Il profondo legame della Kelly con il mondo del cinema verrà ribadito anche nel suo abito nuziale in pizzo, con velo lungo e ricami, disegnato nel 1956 dalla costumista hollywoodiana della MGM e premio Oscar Helen Rose. Non a caso Kate Middleton, per le sue nozze reali con William d'Inghilterra, si è ispirata a quell'abito. Peccato che poi gli occhi di tutti finissero incollati al fondoschiena sexy della sorella Pippa la quale, per la mondovisione, indossò una speciale guaina, utile a rialzare e rimpolpare il lato B. Mai una caduta di stile, invece, per la longilinea regina del bon ton con occhiali da gatta e giro di perle. Neanche nelle situazioni estreme descritte ne La finestra sul cortile di Hitchcock, dove lei, gonna ampia a righe e camicia annodata in vita, portava il necessario per la notte con James Stewart in un semplice beauty case. Eppure l'Oscar a Grace, immortalata da Andy Warhol, di Philadelphia come lei, arrivò con La ragazza di campagna (1954), come miglior attrice protagonista. Di campagnolo aveva nulla, la musa del «mago del brivido», che ha ispirato il primo successo del cantante Mika e un film di Olivier Dahan del 2014, con Nicole Kidman: a conferma dell'atemporalità della sua immagine.
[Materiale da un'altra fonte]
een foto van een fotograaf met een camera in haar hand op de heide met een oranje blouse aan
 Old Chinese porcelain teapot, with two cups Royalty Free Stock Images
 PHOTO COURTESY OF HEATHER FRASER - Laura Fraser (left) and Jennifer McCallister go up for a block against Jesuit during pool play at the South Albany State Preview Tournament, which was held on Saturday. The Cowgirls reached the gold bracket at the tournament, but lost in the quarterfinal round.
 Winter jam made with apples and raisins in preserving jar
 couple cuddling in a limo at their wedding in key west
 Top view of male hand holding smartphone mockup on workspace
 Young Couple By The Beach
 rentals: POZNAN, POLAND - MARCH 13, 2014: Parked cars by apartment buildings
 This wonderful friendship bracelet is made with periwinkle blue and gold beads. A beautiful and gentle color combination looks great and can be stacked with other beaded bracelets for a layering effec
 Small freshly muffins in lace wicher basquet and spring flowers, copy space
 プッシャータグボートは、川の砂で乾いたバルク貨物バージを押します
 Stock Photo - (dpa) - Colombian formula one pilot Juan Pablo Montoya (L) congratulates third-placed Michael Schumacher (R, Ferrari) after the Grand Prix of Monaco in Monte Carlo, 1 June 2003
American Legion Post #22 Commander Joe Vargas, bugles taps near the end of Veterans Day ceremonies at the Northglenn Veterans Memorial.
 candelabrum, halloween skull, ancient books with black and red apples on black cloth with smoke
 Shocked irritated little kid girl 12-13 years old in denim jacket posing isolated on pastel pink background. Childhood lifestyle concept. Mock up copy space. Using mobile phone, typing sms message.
Nella mostra a Granville sfilano poi foto d'archivio, lettere, riviste, disegni, video e oggetti appartenuti all'interprete di Alta società (anche qui, abiti di Helen Rose, tra le costumiste americane più note e collaboratrice di Liz Taylor, Lana Turner ed Esther Williams), per proporre una doppia visione. Quella del personaggio pubblico, sobrio e raffinato a ogni apparizione, e quella d'una donna moderna, in grado di cavarsela a Hollywood e a Palazzo. Dai balli ai viaggi ufficiali, passando per gli eventi artistici e le opere di beneficenza, emerge un'abilità nello scegliere la mise adatta a ogni momento, con un senso della scena ereditato dagli anni hollywoodiani. Chemisiers e tailleurs in tweed, o piume vaporose e ornamenti floreali non sono mai leziosi, su Grace Kelly. La quale diceva: «Di base, sono una femminista.

Penso che le donne possano fare tutto quello che decidono di fare».